Sunday, August 30, 2009
Permission to Fail
Or, rather, life is messy.
I'm hoping to get together soon with my moon howlin' buddies, talk about life's messes.
I'm not saying I'm a mess. Just messy.
I start back to work tomorrow. It is exciting.
What a great job I have. It is a lot of work. Demanding work. Important work.
Teachers get a couple of months to recharge their pedagogical batteries, continue their education, and simply catch their breaths.
I am ready!
I teach an interesting age, middle school. That is 6th, 7th, & 8th grades. Aside from the first three years of life, I think these three years cover the greatest changes of their lives.

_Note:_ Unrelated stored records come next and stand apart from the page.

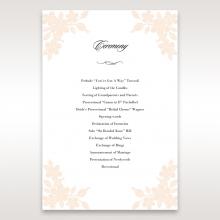Embossed Floral Frame wedding stationery order of service ceremony invite card design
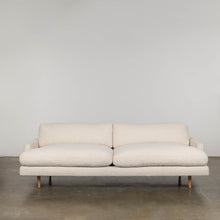 Load image into Gallery viewer, Billie Sofa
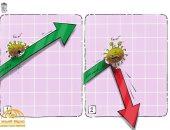 كاريكاتير صحيفة سعودية.. كورونا يؤثر على الإقتصاد الصينى بالسلب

Now I strongly believe in teaching my subject, delivering what I am charged to bring to them. But I think there is a more important thing for them to learn. They need to learn the skills that will bring them success in high school.
They need to learn to take responsibility for their learning... homework, study skills, meeting due dates, simply doing the work of a student.
If there is ever a time for a student to trip, to make mistakes and learn from them, it is middle school. No prospective employer will ask about their 6th grade marks, no college transcript will reveal their GPA from 8th grade.
I think this is true of life in general.
I would love to be successful at all I do. To be the perfect father, to shrug off my divorce easily, to be an always obedient follower of my faith.
13.7 billion years. That's how long this universe has been around. It's a long time. I whole heartedly believe my "future" will be longer than that. I'm comfortable with that idea.
God doesn't expect perfection. He knows me, knows us, better than that
It's OK to think of life as process.
Sunday, August 16, 2009
My Boys
Wasn’t in the cards. I guess.
When it was all too clear we weren’t having kids of our own...
First there was Willy. Pretty exciting, having a newborn in the house. Scary. Fragile.
At any rate... we lost him and a year and a half later adopted two boys from Haiti.
I never admitted, to my wife, to friends, to anyone, my reservations about adoption.
A couple of people had the courage to say what many, including myself, were thinking... can adopting fulfill that inner need for children?
I told everyone how wonderful it was having these two boys.
And it was.
OK... I had secret doubts. My children didn’t look like me. They’re black, I’m not. I love science, literature, art... they... well... they aren’t equipped to... appreciate such things as much as me.
The other night I was watching a movie with my son Isaac (and a friend and her kids). The climax of the movie came... the music swelled... the schmaltz swelled... Isaac started making his goofy happy noises, practically vibrating and jiggling, worked up at the emotional high of a happy ending.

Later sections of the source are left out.